When applications or services run in environments outside Azure, they need Azure AD application secrets to authenticate to Azure AD and access resources such as Azure and Microsoft Graph. These secrets pose a security risk if they are not stored securely and rotated regularly. Azure AD workload identity federation removes the need for these secrets in selected scenarios. Developers can configure their Azure AD applications to trust tokens issued by another identity provider. This blog post explores how you can access Azure resources without needing secrets when your services are running in the Google Cloud Platform.

Google to Azure using workload identity federation

Using Azure AD workload identity federation with Google Cloud

An earlier blog post discussed several aspects of Azure AD workload identity federation. In the GitHub Actions scenario, the AzureLogin action handled all the logic of getting a GitHub token and exchanging it for an Azure AD token. When your service is running in a cloud platform such as Google Cloud, you need to code a similar logic in your service.

Google AAD federation

First, let’s look at how developers access Azure resources from their services running in Google Cloud today. They first create an application registration in Azure AD and give it the necessary permissions in Azure. Then they configure the application with a secret and use that secret in their service in Google to request an access token for that application from Azure AD.
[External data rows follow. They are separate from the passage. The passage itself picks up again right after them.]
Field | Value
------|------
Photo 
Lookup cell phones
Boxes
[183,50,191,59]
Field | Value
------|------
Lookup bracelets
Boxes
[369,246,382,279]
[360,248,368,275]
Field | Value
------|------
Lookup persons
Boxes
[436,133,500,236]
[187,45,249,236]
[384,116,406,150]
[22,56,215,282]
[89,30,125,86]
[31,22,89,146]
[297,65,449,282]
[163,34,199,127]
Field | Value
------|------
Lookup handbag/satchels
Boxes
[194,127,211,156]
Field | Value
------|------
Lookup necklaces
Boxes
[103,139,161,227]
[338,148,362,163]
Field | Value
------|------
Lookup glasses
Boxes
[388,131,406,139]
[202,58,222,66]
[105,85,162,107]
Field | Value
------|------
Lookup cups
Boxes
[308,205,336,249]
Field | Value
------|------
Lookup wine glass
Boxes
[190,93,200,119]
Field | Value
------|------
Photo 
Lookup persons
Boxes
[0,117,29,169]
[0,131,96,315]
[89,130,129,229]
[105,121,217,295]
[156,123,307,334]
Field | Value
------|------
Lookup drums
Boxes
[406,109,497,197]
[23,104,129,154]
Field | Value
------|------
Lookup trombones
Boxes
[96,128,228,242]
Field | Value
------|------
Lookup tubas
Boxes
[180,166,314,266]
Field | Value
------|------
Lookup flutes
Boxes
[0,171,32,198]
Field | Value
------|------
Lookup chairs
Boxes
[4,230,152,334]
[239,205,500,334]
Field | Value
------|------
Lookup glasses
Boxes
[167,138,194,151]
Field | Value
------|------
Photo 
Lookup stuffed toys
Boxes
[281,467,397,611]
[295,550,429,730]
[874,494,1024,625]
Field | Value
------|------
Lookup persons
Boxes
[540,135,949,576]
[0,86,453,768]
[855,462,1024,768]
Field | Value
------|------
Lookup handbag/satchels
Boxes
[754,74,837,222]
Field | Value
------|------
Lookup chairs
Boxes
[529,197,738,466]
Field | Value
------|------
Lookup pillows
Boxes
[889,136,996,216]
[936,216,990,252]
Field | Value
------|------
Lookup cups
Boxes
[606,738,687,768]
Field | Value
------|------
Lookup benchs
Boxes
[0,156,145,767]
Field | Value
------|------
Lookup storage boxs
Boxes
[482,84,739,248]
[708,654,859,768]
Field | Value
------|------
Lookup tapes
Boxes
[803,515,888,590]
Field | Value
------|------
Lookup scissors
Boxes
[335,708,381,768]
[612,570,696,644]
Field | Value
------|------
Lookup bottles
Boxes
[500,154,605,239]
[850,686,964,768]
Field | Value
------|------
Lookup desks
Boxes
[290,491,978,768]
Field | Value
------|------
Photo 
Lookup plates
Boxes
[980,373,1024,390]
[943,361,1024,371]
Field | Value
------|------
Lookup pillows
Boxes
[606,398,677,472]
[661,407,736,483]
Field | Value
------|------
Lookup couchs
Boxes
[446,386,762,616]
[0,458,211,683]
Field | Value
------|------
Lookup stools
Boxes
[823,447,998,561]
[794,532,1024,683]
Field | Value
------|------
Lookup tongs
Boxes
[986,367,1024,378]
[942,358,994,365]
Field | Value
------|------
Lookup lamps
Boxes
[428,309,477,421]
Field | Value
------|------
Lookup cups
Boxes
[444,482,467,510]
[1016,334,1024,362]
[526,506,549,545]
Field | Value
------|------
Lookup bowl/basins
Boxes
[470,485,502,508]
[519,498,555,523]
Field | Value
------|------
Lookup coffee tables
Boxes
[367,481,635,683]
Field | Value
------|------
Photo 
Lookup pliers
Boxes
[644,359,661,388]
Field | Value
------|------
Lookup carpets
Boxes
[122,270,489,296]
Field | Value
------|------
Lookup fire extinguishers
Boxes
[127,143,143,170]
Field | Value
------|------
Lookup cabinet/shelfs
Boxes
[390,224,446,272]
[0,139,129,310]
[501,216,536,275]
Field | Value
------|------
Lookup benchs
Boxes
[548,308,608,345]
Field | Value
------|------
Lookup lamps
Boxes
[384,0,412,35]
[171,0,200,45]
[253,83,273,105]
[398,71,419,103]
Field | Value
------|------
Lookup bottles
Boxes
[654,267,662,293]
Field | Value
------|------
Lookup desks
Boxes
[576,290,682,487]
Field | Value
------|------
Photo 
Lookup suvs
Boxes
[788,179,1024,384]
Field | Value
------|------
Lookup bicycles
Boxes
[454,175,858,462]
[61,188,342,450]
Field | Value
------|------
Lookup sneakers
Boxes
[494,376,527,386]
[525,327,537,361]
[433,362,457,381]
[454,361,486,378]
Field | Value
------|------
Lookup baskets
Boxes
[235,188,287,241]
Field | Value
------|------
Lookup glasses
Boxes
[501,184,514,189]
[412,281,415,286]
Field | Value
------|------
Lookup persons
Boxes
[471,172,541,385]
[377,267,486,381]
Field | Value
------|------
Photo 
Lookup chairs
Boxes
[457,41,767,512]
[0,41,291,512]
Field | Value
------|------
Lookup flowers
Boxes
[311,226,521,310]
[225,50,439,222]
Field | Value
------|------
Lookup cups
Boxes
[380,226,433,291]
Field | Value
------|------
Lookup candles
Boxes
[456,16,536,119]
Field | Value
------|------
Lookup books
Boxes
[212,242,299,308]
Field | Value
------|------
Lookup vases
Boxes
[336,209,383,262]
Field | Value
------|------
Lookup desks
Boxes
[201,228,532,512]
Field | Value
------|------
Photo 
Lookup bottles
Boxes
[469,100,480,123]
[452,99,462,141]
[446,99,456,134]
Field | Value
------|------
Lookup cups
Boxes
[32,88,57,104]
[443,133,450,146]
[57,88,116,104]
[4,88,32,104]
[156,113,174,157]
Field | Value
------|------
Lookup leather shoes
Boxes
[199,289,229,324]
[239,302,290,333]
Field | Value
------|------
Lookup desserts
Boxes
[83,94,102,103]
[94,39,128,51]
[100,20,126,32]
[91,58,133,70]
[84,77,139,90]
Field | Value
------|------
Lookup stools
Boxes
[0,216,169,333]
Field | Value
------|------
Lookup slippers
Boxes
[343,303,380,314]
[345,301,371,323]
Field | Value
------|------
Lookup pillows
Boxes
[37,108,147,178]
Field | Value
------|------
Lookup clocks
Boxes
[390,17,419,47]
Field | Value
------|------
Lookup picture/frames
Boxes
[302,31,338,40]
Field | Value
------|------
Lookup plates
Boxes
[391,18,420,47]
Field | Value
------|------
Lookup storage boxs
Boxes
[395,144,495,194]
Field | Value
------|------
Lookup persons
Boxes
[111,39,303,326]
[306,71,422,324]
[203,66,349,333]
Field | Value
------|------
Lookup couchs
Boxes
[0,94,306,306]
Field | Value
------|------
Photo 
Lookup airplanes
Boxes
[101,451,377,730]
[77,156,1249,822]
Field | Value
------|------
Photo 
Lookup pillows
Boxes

With Azure AD workload identity federation, you can avoid creating these secrets in Azure AD when your services are running in Google Cloud. Instead, you can configure your Azure AD application to trust a token issued by Google.

There are three parts to using Azure AD workload identity federation from your service in Google.

  1. An identity in Google Cloud to which Google will issue a token.
  2. Configure Azure AD application to trust that Google token
  3. Get a Google token for your service and exchange it for an Azure AD token

Let’s look at each of these three parts in detail.

Part 1: Use a service account in Google Cloud

We need an identity in the Google Cloud that can be associated with your Azure AD application. Google’s concept of service accounts will serve this purpose. You can either use the default service account of your Google project or create a dedicated service account for this purpose.

Each service account has a “Unique ID”. When you visit the “IAM & Admin” page in the Google Cloud console, click on Service Accounts. Select the service account you plan to use, and copy its Unique ID. Unique ID of service accounts

Tokens issued by Google to the service account will have this unique id as the subject claim. The issuer claim in the tokens will be “https://accounts.google.com”.

We will use these details to configure a trust on Azure AD applications, to allow your application to trust tokens issued by Google to your service account.

Part 2: Configuring Azure AD application to trust a Google token

Azure AD applications support the capability to add “federatedIdentityCredentials” to set up this trust. You can add up to twenty of these trusts to each Azure AD application.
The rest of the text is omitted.